GnRHa Treatment Considered Safe and Effective for Gender Dysphoric Adolescents
Efficacy and Safety of Gonadotropin-Releasing Hormone Agonist Treatment to Suppress Puberty in Gender Dysphoric Adolescents
Sebastian E.E. Schagen, MD; Peggy T. Cohen-Kettenis, PhD; Henriette A. Delemarre-van de Waal, MD, PhD; Sabine E. Hannema, MD, PhD
ONLINE: July 2016 – The Journal of Sexual Medicine
Introduction and Aims
For gender dysphoric adolescents, the onset of puberty can be difficult, as the development of natal sex characteristics (e.g., breasts in natal girls, an Adam’s apple in natal boys) make it more difficult to live as the desired sex.
Gonadotropin-releasing hormone agonists (GnRHas) is a recommended approach for suppressing puberty, allowing adolescents more time to decide whether they want to proceed with more advanced treatment later. In this way, they have more time to live as their desired sex without the stress of puberty.
GnRHas have been found to benefit gender dysphoric adolescents psychologically, but the physical aspects have not been widely studied. Therefore, it is difficult to tell patients what they can expect from this treatment. In addition, it is unclear how GnRHas affect liver and kidney function in these patients and whether it is necessary to monitor these functions regularly.
The current study aimed to determine the efficacy of GnRHa treatment in this population in relation to Tanner stage, gonadotropins, and sex steroids. It also investigated the treatment’s effects on liver enzymes, renal function, and changes in body composition.
This was a observational, prospective study.
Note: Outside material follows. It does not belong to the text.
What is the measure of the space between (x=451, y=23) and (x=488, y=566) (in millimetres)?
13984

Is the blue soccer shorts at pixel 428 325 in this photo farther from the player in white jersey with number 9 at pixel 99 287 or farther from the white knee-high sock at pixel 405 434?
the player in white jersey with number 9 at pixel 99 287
Each participant received GnRHa treatment by injection of triptorelin 3.75 mg at 0, 2, and 4 weeks. From that point, injections were given every 4 weeks. Participants were evaluated every 3 months. Treatment continued until the participant was old enough to add cross-sex hormone therapy.
Data analysis included information on 49 male-to-female (MtF – median age: 13.6) and 67 female-to-male (FtM – median age: 14.2) adolescents.
The main outcome measures included the following:
• Physical examination. Tanner stage was determined based on breast development in FtMs and testicular volume and genital development in MtFs. Weight, height, and body mass index (BMI) were also measured.
• Laboratory investigations. Blood samples were taken at 0, 3, and 6 months of treatment and every 6 months thereafter. Levels of luteinizing hormone, follicle-stimulating hormone, testosterone, estradiol, aspartate aminotransferase, alanine aminotransferase, alkaline phosphatase, γ-glutamyl transferase, and creatinine were measured.
• Dual-Energy X Ray Absorptiometry. This method was used to measure fat mass, fat percentage, and lean body mass percentage.
Results and Discussion
Results highlights include the following:
• Many of the FtMs were at Tanner stage 4 or 5 when the study began. Only 4 FtMs were at Tanner stage 2 at baseline and only one participant regressed to Tanner stage 1 after 6 months of treatment. Menstruation stopped for those FtMs who had begun having periods.
• For 43 of 49 MtFs, testicular volume decreased. It was unclear why volume did not change for several of these MtFs, but this result may have been due to the limited duration of treatment, the authors noted. (One individual did not adhere to treatment.)
• During the first 3 months, gonadotropin and sex steroid levels decreased and remained low after that (except in one participant who did not adhere to treatment). GnRHa doses did not need to be adjusted because of insufficient puberty suppression.
“It seems unnecessary to routinely monitor gonadotropins and sex steroids during treatment with triptorelin,” the authors wrote. “Rather, these can be measured if there are clinical signs of inadequate suppression (i.e., progressive breast development or increase in testicular volume).”
• There were no abnormalities in liver enzymes or creatinine. This result is similar to past research on GnRHa treatment in children with precocious puberty. For this reason, the authors suggested it was unnecessary to monitor renal or hepatic parameters.
• Alkaline phosphatase decreased, possibly because of slower growth velocity, as height SD scores decreased in boys and girls.
• During the first year of treatment, lean body mass percentage was significantly reduced in both boys and girls. Fat percentage increased significantly. However, because there was no control group in this study, it was unclear whether these changes were associated with treatment.
• None of the participants discontinued treatment because of side effects.
The researchers acknowledged these limitations:
• The number of participants in the early stages of puberty was small. It is unknown whether prolonged periods of puberty suppression treatment is safe.
• There was no control group.
• A limited number of safety parameters were studied. Further research may consider the effects of treatment on bone mineral density and executive function.